Newsweek International

| February 28, 2005 | Rogoff, Kenneth | COPYRIGHT 2005 Newsweek, Inc. All rights reserved. Any reuse, distribution or alteration without express written permission of Newsweek is prohibited. For permission: www.newsweek.com. This material is published under license from the publisher through the Gale Group, Farmington Hills, Michigan.  All inquiries regarding rights should be directed to the Gale Group. (Hide copyright information)Copyright

Byline: Kenneth Rogoff (Rogoff is professor of economics and Thomas D. Cabot Professor of Public Policy, Harvard University.)

Politicians around the world seem convinced that if only China would stop tilting the scales of international currency rates, many of their economic woes would just melt away. If only Chinese goods weren't so temptingly cheap, Americans, currently engaged in the borrowing rampage of the millennium, would suddenly rediscover their Puritan roots. Mexicans, South Africans and, who knows, maybe even Europeans might see manufacturing plants again sprouting on their soil, instead of packing up and moving to China. The popular view is that by maintaining its decadelong peg to the dollar, China has prevented the natural currency appreciation that fast-growing economies normally experience.

Well, here is the news. China probably will allow its currency, the yuan, to strengthen a little bit against the dollar sometime later this year. But, although on balance this will be a good thing for everyone, it is hardly going to reshape the patterns of 21st-century economic growth.

Think about the United States, whose citizens have yet to realize that if they go on spending more than they earn, year after year, they will collectively go broke. In 2004, the United States spent about $600 billion more than it earned. Sure, if you look just at China's bilateral trade with the United States, it appears to be responsible for $80 billion of the problem.
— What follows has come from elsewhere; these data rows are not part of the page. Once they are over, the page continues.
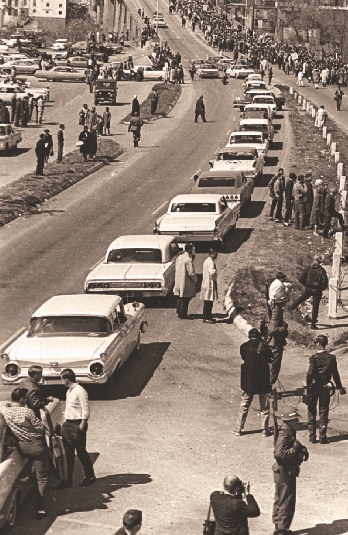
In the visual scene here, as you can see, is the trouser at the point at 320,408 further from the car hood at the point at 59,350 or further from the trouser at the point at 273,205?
the trouser at the point at 273,205

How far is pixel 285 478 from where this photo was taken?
12641mm

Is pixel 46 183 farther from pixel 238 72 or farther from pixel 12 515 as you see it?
pixel 238 72

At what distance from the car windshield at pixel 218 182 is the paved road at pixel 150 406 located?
116 cm

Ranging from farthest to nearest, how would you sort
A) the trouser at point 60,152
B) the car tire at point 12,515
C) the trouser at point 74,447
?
the trouser at point 60,152 → the trouser at point 74,447 → the car tire at point 12,515

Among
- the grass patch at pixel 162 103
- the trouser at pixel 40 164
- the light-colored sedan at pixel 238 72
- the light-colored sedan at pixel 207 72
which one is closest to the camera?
the trouser at pixel 40 164

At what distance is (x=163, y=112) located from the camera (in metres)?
60.9

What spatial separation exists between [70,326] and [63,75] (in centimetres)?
6155

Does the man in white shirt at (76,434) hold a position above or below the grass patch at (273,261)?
above

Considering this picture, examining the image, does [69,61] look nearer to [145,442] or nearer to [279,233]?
[279,233]

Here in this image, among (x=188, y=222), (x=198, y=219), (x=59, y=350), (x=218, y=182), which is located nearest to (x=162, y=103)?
(x=218, y=182)

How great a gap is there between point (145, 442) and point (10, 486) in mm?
3553

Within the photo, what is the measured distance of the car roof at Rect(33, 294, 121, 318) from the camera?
18500mm

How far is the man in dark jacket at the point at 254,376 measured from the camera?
15.9m

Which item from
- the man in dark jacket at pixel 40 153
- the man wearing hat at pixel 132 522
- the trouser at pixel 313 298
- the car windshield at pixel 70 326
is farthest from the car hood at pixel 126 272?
the man in dark jacket at pixel 40 153
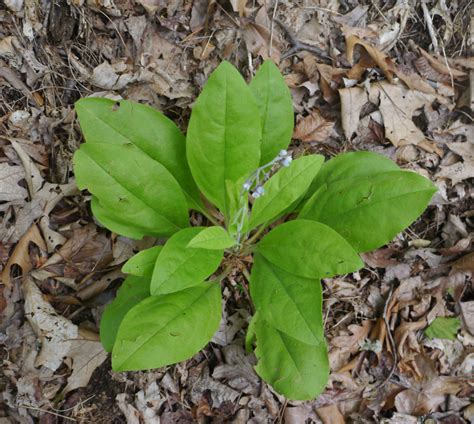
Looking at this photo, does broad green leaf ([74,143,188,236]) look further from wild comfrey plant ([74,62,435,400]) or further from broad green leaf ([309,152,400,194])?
broad green leaf ([309,152,400,194])

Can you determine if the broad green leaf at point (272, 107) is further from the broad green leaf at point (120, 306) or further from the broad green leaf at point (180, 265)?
the broad green leaf at point (120, 306)

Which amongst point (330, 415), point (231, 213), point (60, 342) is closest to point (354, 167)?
point (231, 213)

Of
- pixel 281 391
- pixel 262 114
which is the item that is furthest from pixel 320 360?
pixel 262 114

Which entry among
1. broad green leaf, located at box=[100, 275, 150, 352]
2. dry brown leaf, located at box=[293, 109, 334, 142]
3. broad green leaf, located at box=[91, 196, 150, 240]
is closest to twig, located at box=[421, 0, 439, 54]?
dry brown leaf, located at box=[293, 109, 334, 142]

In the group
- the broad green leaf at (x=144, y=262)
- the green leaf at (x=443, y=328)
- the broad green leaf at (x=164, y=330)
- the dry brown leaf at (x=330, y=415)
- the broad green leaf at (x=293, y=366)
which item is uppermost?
the broad green leaf at (x=144, y=262)

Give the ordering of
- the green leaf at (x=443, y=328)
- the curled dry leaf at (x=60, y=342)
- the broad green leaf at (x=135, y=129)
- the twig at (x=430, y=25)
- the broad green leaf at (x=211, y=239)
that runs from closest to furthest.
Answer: the broad green leaf at (x=211, y=239)
the broad green leaf at (x=135, y=129)
the curled dry leaf at (x=60, y=342)
the green leaf at (x=443, y=328)
the twig at (x=430, y=25)

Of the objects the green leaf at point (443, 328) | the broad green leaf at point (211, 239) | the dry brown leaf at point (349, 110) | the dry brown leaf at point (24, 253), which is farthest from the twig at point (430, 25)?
the dry brown leaf at point (24, 253)

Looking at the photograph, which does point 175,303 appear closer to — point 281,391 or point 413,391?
point 281,391
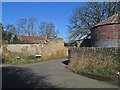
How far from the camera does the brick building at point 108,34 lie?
23.8 meters

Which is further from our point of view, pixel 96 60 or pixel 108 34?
pixel 108 34

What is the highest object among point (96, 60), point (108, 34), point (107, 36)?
point (108, 34)

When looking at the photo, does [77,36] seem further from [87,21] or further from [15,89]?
[15,89]

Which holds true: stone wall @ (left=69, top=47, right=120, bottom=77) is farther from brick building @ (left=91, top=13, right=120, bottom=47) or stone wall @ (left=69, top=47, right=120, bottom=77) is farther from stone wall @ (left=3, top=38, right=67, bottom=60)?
stone wall @ (left=3, top=38, right=67, bottom=60)

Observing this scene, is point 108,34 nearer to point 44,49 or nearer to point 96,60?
point 96,60

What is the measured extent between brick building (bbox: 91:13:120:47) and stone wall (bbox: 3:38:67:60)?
12129 mm

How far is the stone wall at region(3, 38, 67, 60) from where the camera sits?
3788 cm

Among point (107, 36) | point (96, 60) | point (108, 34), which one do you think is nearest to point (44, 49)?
point (107, 36)

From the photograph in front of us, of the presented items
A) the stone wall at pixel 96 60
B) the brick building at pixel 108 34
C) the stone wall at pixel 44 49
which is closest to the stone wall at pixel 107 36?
the brick building at pixel 108 34

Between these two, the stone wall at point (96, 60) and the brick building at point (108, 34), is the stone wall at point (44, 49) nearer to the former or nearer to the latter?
the brick building at point (108, 34)

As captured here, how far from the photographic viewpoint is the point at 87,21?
47656mm

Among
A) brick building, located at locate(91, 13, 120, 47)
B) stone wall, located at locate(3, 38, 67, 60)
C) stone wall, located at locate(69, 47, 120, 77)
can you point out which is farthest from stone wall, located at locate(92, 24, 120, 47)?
stone wall, located at locate(3, 38, 67, 60)

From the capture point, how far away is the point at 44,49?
3759 cm

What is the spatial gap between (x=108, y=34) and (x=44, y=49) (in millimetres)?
14973
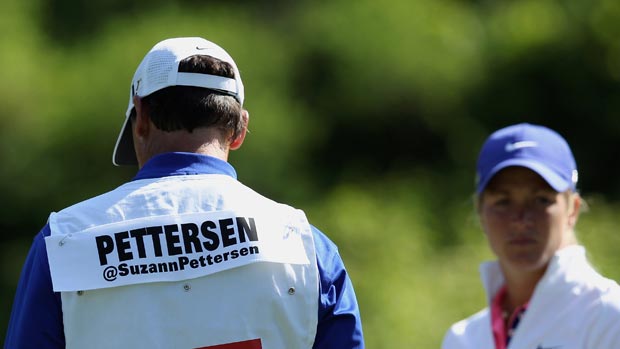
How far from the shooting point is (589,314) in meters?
2.97

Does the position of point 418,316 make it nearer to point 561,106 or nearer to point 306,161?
point 306,161

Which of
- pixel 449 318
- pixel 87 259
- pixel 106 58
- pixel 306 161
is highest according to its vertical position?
pixel 106 58

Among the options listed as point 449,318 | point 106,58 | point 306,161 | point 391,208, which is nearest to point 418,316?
point 449,318

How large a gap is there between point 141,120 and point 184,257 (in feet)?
1.13

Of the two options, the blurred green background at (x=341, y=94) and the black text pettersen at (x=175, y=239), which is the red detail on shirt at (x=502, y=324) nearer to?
the black text pettersen at (x=175, y=239)

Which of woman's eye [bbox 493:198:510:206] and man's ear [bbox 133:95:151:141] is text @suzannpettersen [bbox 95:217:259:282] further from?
woman's eye [bbox 493:198:510:206]

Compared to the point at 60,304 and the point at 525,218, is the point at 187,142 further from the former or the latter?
the point at 525,218

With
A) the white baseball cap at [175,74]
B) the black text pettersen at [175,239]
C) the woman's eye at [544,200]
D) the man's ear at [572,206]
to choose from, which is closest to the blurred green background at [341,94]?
the man's ear at [572,206]

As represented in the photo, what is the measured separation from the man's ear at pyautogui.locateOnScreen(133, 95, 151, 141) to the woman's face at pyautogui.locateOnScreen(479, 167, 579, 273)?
135 cm

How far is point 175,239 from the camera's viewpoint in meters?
2.22

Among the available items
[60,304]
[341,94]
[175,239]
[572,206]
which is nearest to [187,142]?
[175,239]

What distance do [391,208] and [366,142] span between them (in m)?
2.09

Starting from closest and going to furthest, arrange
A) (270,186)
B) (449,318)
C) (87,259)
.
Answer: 1. (87,259)
2. (449,318)
3. (270,186)

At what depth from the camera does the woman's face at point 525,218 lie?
322 centimetres
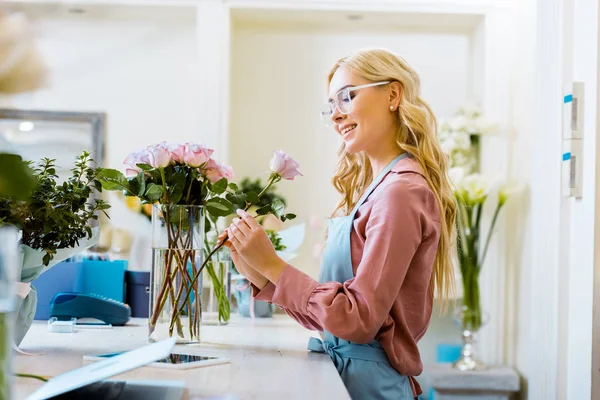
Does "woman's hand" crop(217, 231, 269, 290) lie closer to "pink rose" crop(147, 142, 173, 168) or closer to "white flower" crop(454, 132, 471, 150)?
"pink rose" crop(147, 142, 173, 168)

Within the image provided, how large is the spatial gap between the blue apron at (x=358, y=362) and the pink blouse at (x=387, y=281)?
0.02 m

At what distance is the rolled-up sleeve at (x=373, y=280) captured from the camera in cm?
132

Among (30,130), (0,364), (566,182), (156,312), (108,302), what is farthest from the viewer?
(30,130)

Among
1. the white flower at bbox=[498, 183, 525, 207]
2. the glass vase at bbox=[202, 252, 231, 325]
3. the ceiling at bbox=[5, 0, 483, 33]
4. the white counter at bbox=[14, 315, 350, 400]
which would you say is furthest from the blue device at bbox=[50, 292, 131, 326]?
the ceiling at bbox=[5, 0, 483, 33]

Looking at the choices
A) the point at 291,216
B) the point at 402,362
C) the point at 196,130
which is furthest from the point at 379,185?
the point at 196,130

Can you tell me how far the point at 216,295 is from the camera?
76.9 inches

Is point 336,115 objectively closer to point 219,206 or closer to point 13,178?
point 219,206

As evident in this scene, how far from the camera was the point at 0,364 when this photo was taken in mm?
748

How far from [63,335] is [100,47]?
8.69 ft

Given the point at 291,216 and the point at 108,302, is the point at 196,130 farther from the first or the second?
→ the point at 291,216

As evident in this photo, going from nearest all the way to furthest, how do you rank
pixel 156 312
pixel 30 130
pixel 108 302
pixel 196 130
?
pixel 156 312 → pixel 108 302 → pixel 196 130 → pixel 30 130

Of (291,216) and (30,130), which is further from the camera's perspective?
(30,130)

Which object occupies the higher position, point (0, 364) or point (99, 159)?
point (99, 159)

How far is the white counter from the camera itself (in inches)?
44.4
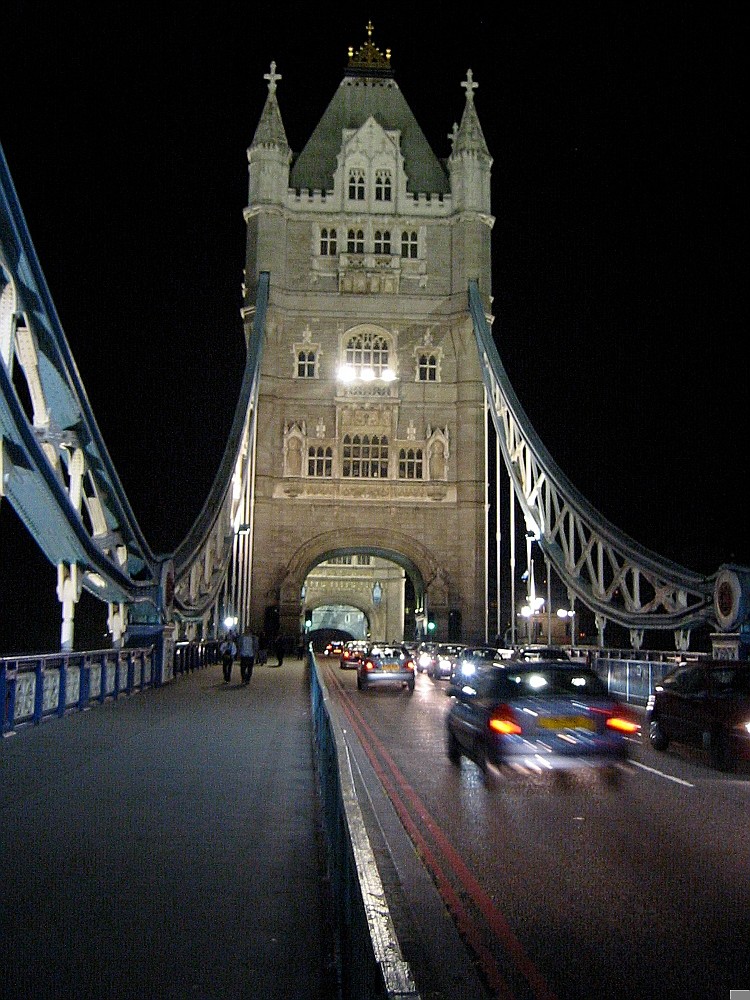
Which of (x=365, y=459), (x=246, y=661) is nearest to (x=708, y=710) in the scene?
(x=246, y=661)

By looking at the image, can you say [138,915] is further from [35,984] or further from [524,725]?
[524,725]

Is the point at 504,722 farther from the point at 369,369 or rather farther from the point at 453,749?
the point at 369,369

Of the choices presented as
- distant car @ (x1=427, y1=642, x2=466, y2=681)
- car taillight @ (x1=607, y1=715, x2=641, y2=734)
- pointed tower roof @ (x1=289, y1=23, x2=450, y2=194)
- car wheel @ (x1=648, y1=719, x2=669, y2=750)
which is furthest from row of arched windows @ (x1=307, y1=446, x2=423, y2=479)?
car taillight @ (x1=607, y1=715, x2=641, y2=734)

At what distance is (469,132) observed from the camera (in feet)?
196

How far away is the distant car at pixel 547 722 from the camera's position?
34.6 ft

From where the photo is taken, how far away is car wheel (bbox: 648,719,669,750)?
45.7 feet

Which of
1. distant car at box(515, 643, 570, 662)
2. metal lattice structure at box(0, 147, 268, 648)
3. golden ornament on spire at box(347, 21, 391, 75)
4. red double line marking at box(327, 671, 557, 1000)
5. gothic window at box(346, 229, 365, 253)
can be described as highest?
golden ornament on spire at box(347, 21, 391, 75)

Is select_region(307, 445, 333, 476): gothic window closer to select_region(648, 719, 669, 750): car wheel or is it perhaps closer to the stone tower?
the stone tower

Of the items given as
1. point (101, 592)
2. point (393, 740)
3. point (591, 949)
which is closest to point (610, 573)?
point (101, 592)

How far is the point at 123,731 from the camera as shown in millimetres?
14633

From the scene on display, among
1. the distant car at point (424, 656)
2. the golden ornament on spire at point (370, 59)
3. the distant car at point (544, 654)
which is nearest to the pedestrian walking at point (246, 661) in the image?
the distant car at point (544, 654)

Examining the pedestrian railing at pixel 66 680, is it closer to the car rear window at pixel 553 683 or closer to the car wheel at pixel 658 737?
the car rear window at pixel 553 683

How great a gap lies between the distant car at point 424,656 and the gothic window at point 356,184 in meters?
27.4

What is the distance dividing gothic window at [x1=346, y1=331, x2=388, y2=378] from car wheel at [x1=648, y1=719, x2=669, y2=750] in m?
43.2
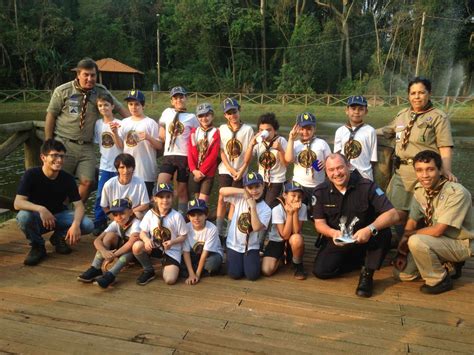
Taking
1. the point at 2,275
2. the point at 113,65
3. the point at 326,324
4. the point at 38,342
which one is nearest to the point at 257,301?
the point at 326,324

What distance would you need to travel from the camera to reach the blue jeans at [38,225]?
4031 mm

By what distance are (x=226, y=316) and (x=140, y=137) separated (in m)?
2.34

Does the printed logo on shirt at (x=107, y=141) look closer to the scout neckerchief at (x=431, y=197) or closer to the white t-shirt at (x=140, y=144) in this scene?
the white t-shirt at (x=140, y=144)

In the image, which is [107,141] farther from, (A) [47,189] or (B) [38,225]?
(B) [38,225]

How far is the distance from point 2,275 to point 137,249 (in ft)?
3.79

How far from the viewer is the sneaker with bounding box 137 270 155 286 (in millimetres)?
3631

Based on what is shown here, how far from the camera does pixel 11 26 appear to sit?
3186cm

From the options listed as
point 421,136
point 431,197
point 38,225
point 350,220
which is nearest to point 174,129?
point 38,225

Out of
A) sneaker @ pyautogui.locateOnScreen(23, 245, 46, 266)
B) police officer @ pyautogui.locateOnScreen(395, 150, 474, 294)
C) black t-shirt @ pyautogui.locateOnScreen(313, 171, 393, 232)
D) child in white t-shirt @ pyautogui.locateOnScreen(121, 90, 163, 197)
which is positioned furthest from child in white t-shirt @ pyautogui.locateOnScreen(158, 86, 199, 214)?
police officer @ pyautogui.locateOnScreen(395, 150, 474, 294)

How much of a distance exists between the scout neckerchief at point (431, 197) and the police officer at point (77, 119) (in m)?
3.34

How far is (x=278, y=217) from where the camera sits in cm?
392

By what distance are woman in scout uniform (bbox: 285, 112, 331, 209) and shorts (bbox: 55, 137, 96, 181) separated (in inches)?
83.4

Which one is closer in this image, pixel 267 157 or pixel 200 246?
pixel 200 246

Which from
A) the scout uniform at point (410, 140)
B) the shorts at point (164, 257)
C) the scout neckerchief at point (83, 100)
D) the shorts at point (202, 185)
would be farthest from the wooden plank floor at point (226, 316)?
the scout neckerchief at point (83, 100)
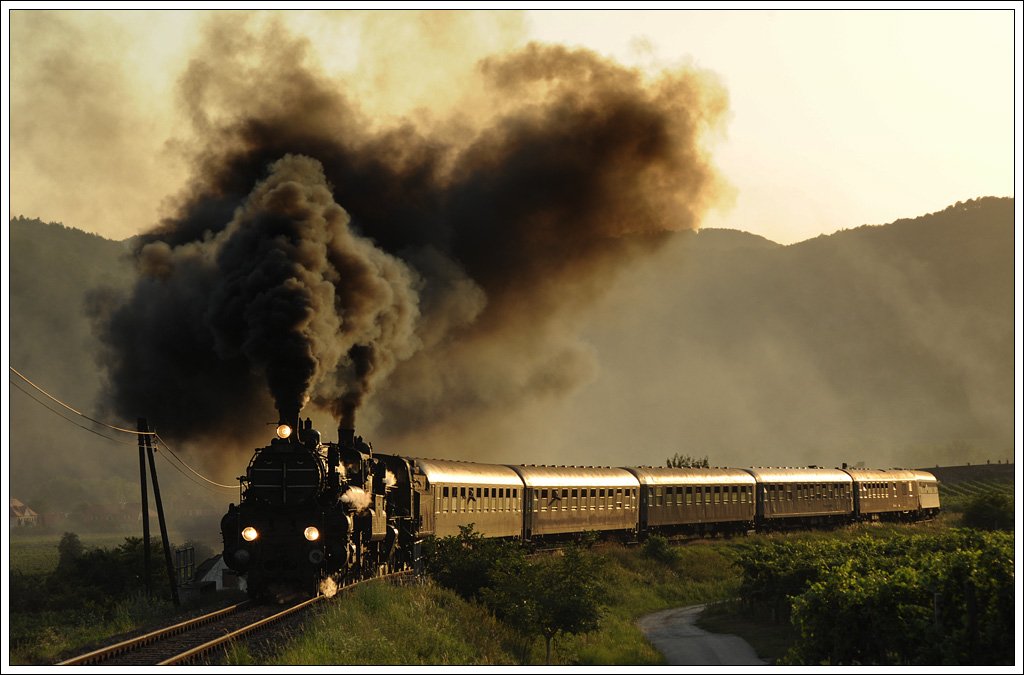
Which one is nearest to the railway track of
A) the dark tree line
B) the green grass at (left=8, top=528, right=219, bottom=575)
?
the dark tree line

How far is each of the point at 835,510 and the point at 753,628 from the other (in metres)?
25.4

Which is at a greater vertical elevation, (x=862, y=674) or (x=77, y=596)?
(x=862, y=674)

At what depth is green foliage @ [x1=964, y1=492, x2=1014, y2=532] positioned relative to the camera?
52.6 meters

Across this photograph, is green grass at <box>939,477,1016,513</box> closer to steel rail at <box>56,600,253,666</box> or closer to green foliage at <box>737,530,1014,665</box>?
green foliage at <box>737,530,1014,665</box>

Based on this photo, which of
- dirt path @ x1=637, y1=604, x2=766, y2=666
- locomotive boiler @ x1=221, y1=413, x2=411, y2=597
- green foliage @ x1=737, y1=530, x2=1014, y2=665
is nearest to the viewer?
green foliage @ x1=737, y1=530, x2=1014, y2=665

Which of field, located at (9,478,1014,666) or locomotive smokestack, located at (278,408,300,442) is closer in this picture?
field, located at (9,478,1014,666)

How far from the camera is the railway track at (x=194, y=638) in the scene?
530 inches

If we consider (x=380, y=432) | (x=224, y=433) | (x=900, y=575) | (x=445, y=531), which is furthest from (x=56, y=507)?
(x=900, y=575)

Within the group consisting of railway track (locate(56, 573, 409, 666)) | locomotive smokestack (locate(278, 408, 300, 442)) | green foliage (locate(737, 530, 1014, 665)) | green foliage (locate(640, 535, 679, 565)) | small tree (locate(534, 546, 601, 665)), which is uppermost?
locomotive smokestack (locate(278, 408, 300, 442))

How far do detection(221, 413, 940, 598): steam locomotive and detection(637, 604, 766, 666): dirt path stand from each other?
619 cm

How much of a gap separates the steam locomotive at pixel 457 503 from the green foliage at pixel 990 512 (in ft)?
12.6

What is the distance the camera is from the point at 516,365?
319ft

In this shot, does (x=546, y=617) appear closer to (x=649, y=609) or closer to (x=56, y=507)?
(x=649, y=609)

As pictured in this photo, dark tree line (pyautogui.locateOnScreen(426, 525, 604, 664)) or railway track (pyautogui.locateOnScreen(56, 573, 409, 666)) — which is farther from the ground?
railway track (pyautogui.locateOnScreen(56, 573, 409, 666))
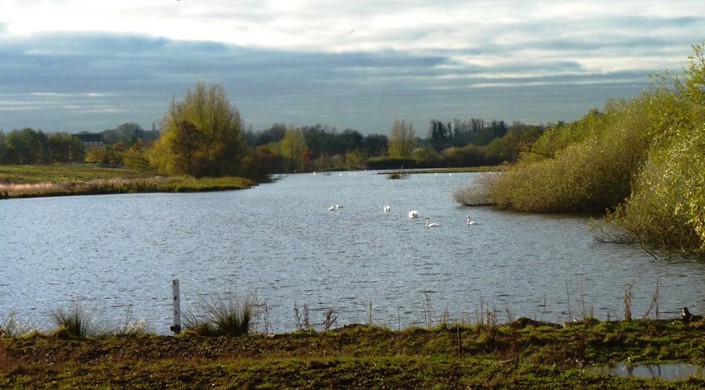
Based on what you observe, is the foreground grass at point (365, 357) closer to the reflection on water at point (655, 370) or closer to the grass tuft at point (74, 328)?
the reflection on water at point (655, 370)

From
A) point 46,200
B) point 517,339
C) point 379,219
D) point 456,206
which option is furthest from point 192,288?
point 46,200

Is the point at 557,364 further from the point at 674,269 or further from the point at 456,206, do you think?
the point at 456,206

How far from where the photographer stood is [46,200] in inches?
2970

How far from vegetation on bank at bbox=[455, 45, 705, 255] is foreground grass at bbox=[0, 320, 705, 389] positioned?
756 centimetres

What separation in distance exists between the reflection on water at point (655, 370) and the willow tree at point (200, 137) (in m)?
84.1

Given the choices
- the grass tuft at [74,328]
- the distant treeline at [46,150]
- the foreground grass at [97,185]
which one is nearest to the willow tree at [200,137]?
the foreground grass at [97,185]


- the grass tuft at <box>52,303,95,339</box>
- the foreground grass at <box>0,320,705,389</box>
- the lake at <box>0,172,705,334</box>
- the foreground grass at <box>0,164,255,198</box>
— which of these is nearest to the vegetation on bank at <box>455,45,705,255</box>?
the lake at <box>0,172,705,334</box>

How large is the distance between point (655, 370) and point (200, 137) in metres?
85.3

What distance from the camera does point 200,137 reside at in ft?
306

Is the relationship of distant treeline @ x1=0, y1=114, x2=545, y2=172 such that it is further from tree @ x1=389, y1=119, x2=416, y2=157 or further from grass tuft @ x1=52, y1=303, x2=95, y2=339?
grass tuft @ x1=52, y1=303, x2=95, y2=339

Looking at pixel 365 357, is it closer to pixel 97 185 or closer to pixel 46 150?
pixel 97 185

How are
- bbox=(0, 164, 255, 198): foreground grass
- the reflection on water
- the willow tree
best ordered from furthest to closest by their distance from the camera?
the willow tree, bbox=(0, 164, 255, 198): foreground grass, the reflection on water

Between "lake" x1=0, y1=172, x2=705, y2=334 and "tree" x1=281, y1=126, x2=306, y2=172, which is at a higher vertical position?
"tree" x1=281, y1=126, x2=306, y2=172

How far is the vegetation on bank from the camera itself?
70.7 ft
But this widely cited figure is something of an accounting illusion because, for many goods, China is just the last stop in a complex global manufacturing chain. High-end components are imported into China for final assembly and transshipment to the United States. Those nifty liquid-crystal computer screens may say made in china but they ought to say final assembly in china. Indeed, only 20 percent of the typical product imported by the United States from China actually represents Chinese value added. Since an appreciation of the yuan is not going to affect the cost of the other 80 percent, it is going to have only a limited effect on price.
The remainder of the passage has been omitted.